Micro and macro economic factors affecting Investment
Macro economics factors is the field of economics that studies the behavior of economy as a whole and not on just specific companies , but entire industries and economies.
Micro economic factors closely integrated to the company performance. It is the
study of decisions that people and businesses make regarding the allocation of
resources and prices of goods and services. This means also taking into account
taxes and regulations created by governments. Microeconomics focuses on supply
and demand and other forces that determine the price levels seen in the
economy. For example, microeconomics would look at how a specific company could
maximize it's production and capacity so it could lower prices.

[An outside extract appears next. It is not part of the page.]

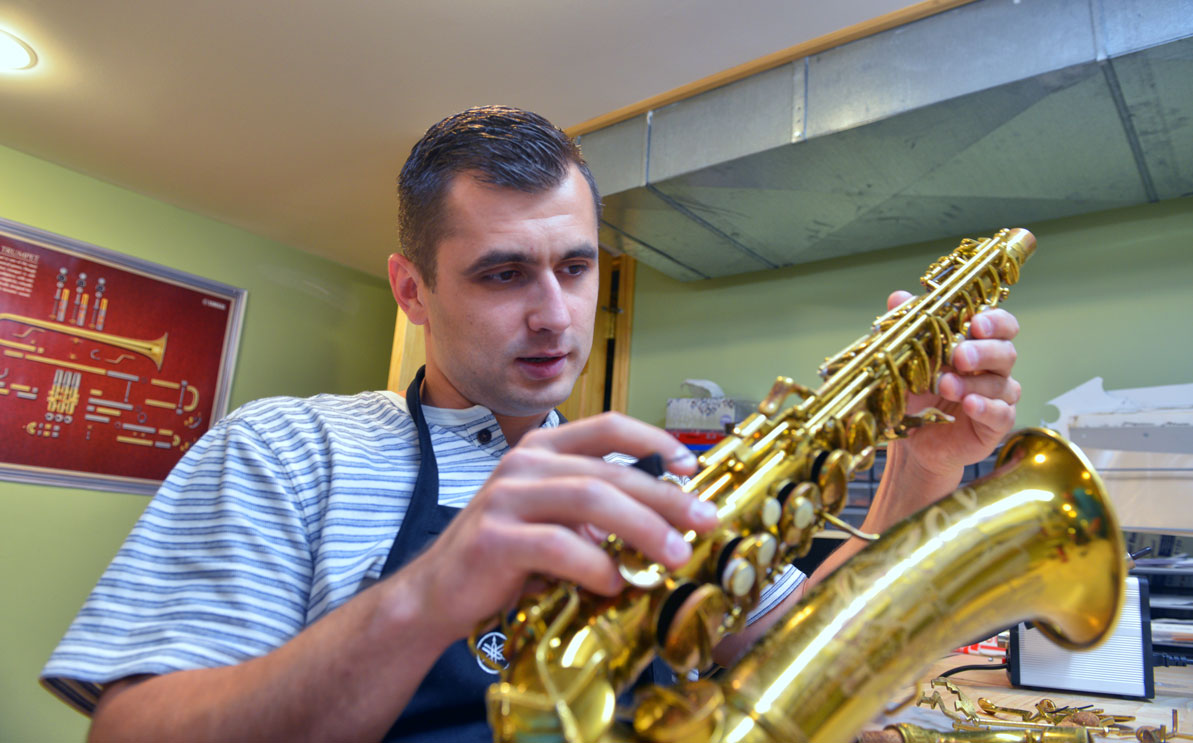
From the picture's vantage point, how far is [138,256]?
3514 mm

An investor should have well awareness about the performance of the company. Micro economics tightly connect with the product, cost and demand in the market, that should affect the company and profit to a great extend. Company sales growth, cost of sales,
capital allocation, debt increase or decrease, market monopoly all covering
under micro economic.
As a value investor, keep avoiding the macro economic factors because it
does have nothing to do for us. Keep an eye on such events to get best business
in a best price. It is clearly a temporary behavior and would change back to
normal.
Any changes
in micro economic factors affect to the root of a company and its performance.
As a value investor, it is advisable to keep track on a company on the basis of
influential micro economic factors like what legend investor Warren Buffet does.